**Problem set**
1) According to the passage about the film A.I., what does the writer suspect few filmmakers would have been brave enough to do?
2) Summarize the passage about the film A.I. in three sentences.
3) Write the next part of the passage about the film A.I., picking up after its final sentence.

++++ Given passage

I hope that if you gave the same themes to someone else they could come up with something that explored those subjects in a film that was half-decent.

I have to disagree. I thought A.I. was very well done. Most film makers given the same themes would have simply come up with a remake of Pinnochio or Frankenstein or a standard Hollywood studio linear action-adventure with all their ‘insert stereotypes here’ unsubtlety rather than creating such a thought-provoking piece of work. I suspect few would have been brave enough to keep David’s character as non-human right to the end.

AI: Cinematic Turning Point

One of my online friends wrote this week that A.I. could have been great if Spielberg had the balls to let go of his famous people-looking-up scenes and let an ending be more than Hollywood schmaltz.

But it HAD to be. Because the whole story is about the idea of love being something you can program into a machine. I think that is such a clear fallacy that Spielberg has recognised it too and worked on that principle. How would you go about programming love other than by inserting fairy tales as subroutines? That’s the simple mechanics of what kind of process would have to be installed.

++++++++
++++ Given material

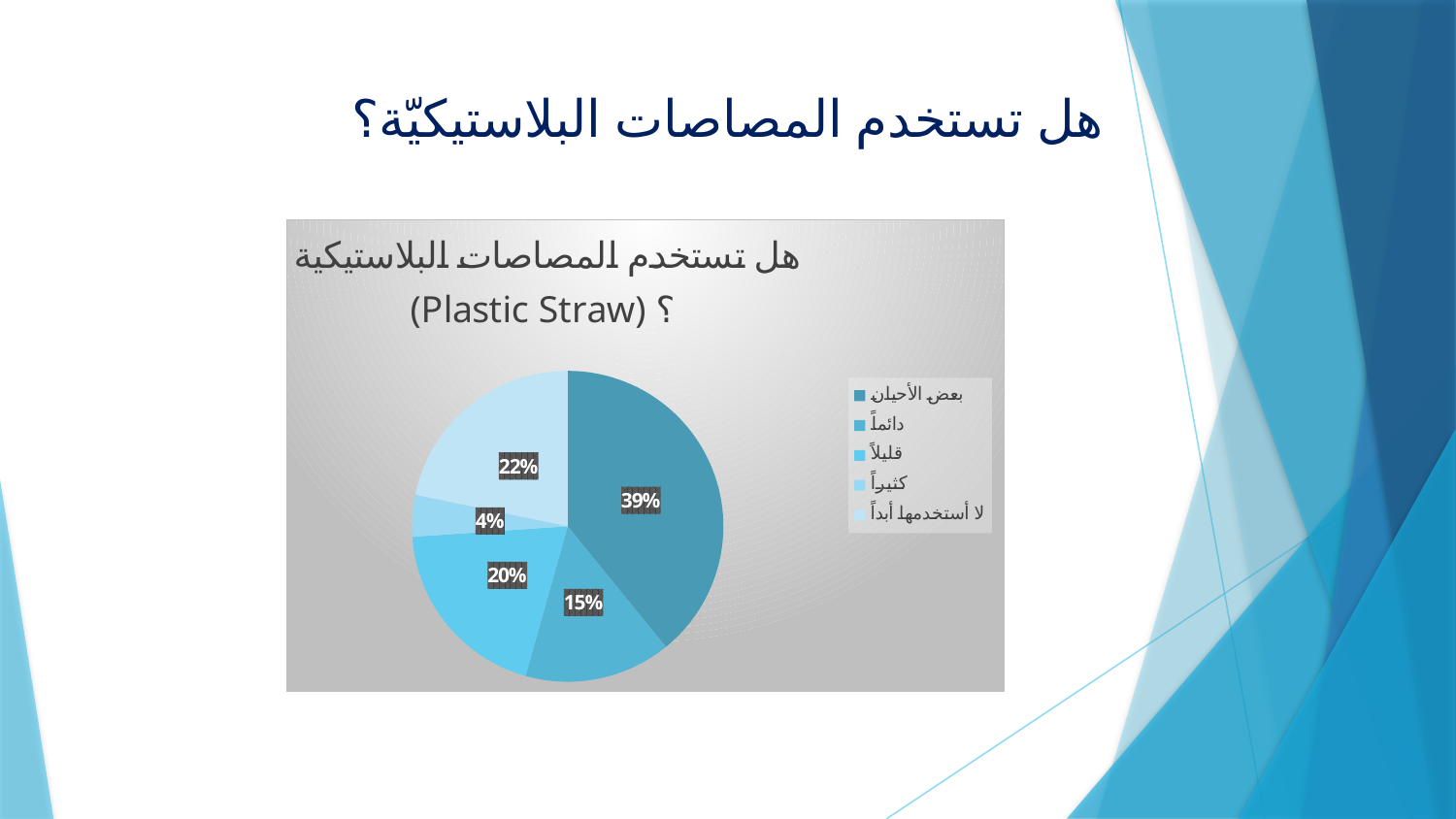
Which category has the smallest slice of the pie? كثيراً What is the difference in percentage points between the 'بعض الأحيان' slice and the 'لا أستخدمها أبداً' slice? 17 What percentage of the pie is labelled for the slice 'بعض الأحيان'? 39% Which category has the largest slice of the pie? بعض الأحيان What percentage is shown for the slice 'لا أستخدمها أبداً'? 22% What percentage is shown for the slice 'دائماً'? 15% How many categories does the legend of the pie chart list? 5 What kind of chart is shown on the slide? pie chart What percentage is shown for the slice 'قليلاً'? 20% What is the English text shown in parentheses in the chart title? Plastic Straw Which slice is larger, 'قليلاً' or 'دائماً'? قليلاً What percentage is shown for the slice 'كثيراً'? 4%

++++++++

**Results**
1) Few would have been brave enough to keep David's character as non-human right to the end.

2) Answering a comment that hopes someone else could make a half-decent film from the same themes, the writer disagrees and calls A.I. very well done and thought-provoking. The writer says most filmmakers would have made a remake of Pinocchio or Frankenstein or a standard Hollywood action-adventure, and that few would have kept David non-human to the end. Against a friend's view that the film needed a less schmaltzy ending, the writer argues the ending had to be that way: the story is about the fallacy of programming love into a machine, which could only be done by inserting fairy tales as subroutines.

3)
Any programming of emotions would inevitably be limited by the ability of the programmer to express his own feelings. William Hurt’s character was seeking to replace his own lost son so clearly obsession would have been part of the emotional programming he gave the robots. Some languages have separate words for describing the expression of familial, parental, friendly, religious, erotic and emotional love. English has one word for all of those concepts. This is not insignificant.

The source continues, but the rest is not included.